Reproduce the passage on heart surgery and angioplasty word for word, starting with "- To develop policy" and going on through "a new subspecialty.".

TEXT SHOWN
┌──

Probably, there has been some precipitation trying to compare PCI with MRS, once these are completely different therapeutics, especially regarding their anatomical and clinical comprehensiveness. As we have already stated before, different procedures are supplementary, similar, supersede or unify to each other.

I consider that, at the present, taking into consideration all we know, and aiming exclusively at offering the best possible treatment to the patients with coronary insufficiency, from both scientific and economic standpoint, it would be important that the Brazilian Society of Cardiology get together a group of experts (surgeons, clinicians, and hemodynamicists) without conflicts of interest, in order to decide which programs we should develop in relation to such an important and complex disease.

Specifically in relation to the cardiac surgeons, I suggest that the SBCCV/BSCVS institutes an advisory panel in the sense of adopting professional and ethical conducts which would be suggested to all the members and the health education expert centers. Among many, we could start developing a line of thought in the following direction:

- To avoid participating of series involving the comparison between PCI and MRS; if someone wants to compare angioplasty with surgery is because surgery is efficient. No one wants to compare with the ugly or the bad. WE held the opinion that the PCI procedures, as all of medical procedures, should continue to develop. In this sense, we always will be ready to collaborate as we always did. To take part in this debate, at the present stage, is to accept subserviently and not scientifically the depreciation of the true and real benefits offered by MRS and is still offering to the world-wide population over almost half century. In addition, how two completely different treatment methods can be compared as a whole? The acceptable is that both methods can be at the utmost complementary, as I have already stressed;

- To be a support or to provide medical coverage to some procedure, it is understood that we agreed to its performance. To accept without agreeing, is philosophically from the ethical standpoint to be able to be criticized, and is above all, in most of cases, to be negligent, what I holistically consider to be an anti-professional attitude.

- To develop, if it was possible, with the support of the Health Ministry, a database to show the society the real benefits cardiac surgery offers to our population. Thus, we would not be hostages neither vulnerable, bear in mind the facts we have seen in last few months, with distorted publications, not by failure of the publishing houses, but by their information sources [16].

- To develop technical and scientific education programs, within our reality, especially with younger surgeons, in the sense to improve what we already do in our routine practice. These programs should be closely followed by SBCCV/BSCVS. It will be essential to include in this program, endoprosthesis training, repair of heart defects via endovascular, including aortic and mitral valve lesions, besides the salvage of the pace-makers implanted, cardiac resynchronizers, and, defibrillators. We cannot forget the robotics training, which is a reality in some more developed centers [17,18].

- To develop policy with the Health Ministry to show our true importance in the Brazilian public health scenario, especially in relation to the Unified Health System, trying at the full extent to collaborate to its strengthening and better performance in the assistance to the patient with heart disease.

Finally, I believe it is possible, depending mainly on the development of technical, instrumental, and pharmacological support that both MRS and PCI can in the future to fuse in many similar points, maybe appearing as a new subspecialty.

It will prevail who prepare better his/her teams towards pathophysiology and epidemiology with which the cardiovascular disease would further come to be defined with, safeguarding always the best clinical outcome in short, medium, and long-term benefit to the patients.

└──

DATA SEGMENT
┌──

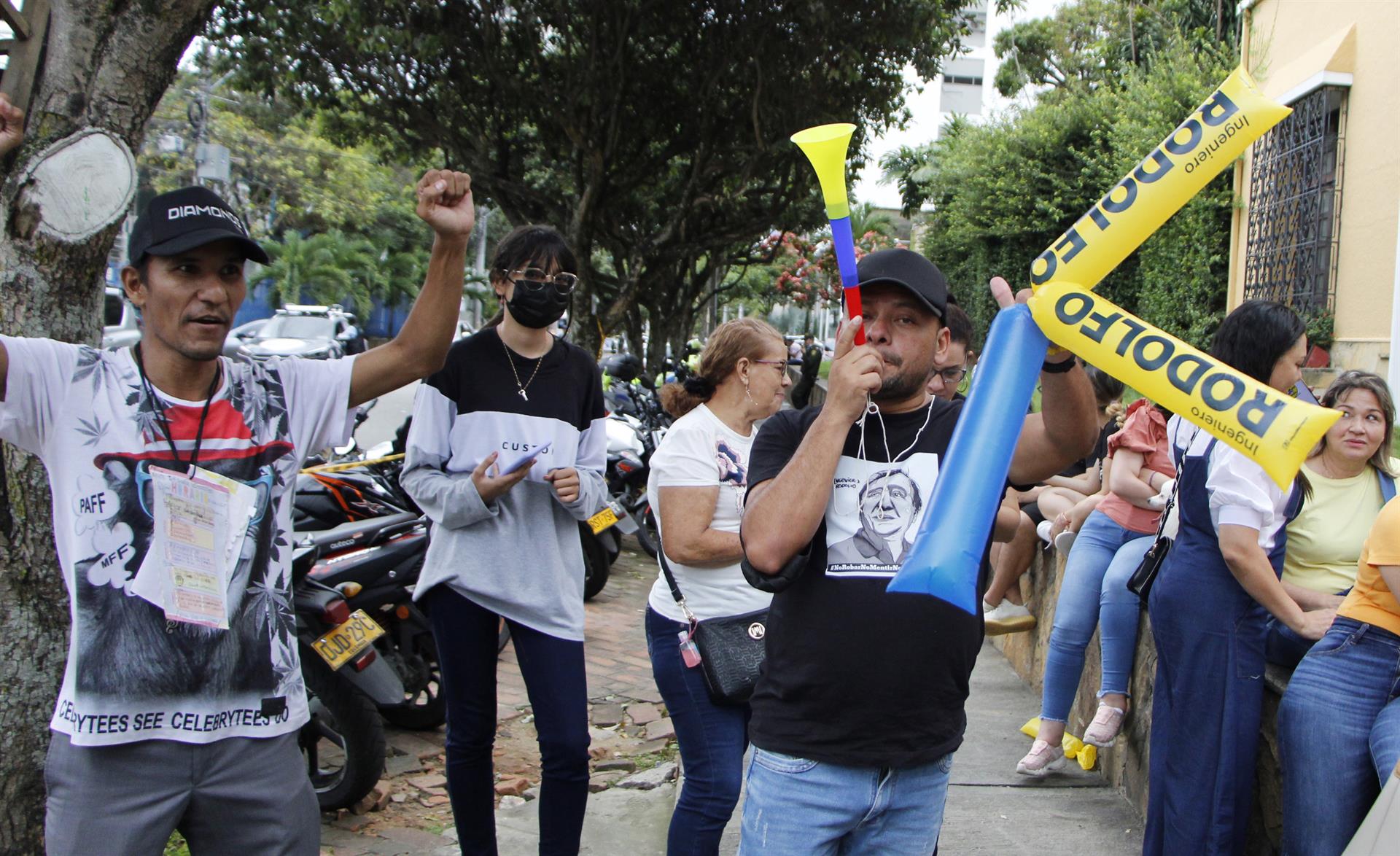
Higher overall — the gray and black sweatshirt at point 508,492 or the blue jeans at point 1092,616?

└──

RESULT BELOW
- To develop policy with the Health Ministry to show our true importance in the Brazilian public health scenario, especially in relation to the Unified Health System, trying at the full extent to collaborate to its strengthening and better performance in the assistance to the patient with heart disease.

Finally, I believe it is possible, depending mainly on the development of technical, instrumental, and pharmacological support that both MRS and PCI can in the future to fuse in many similar points, maybe appearing as a new subspecialty.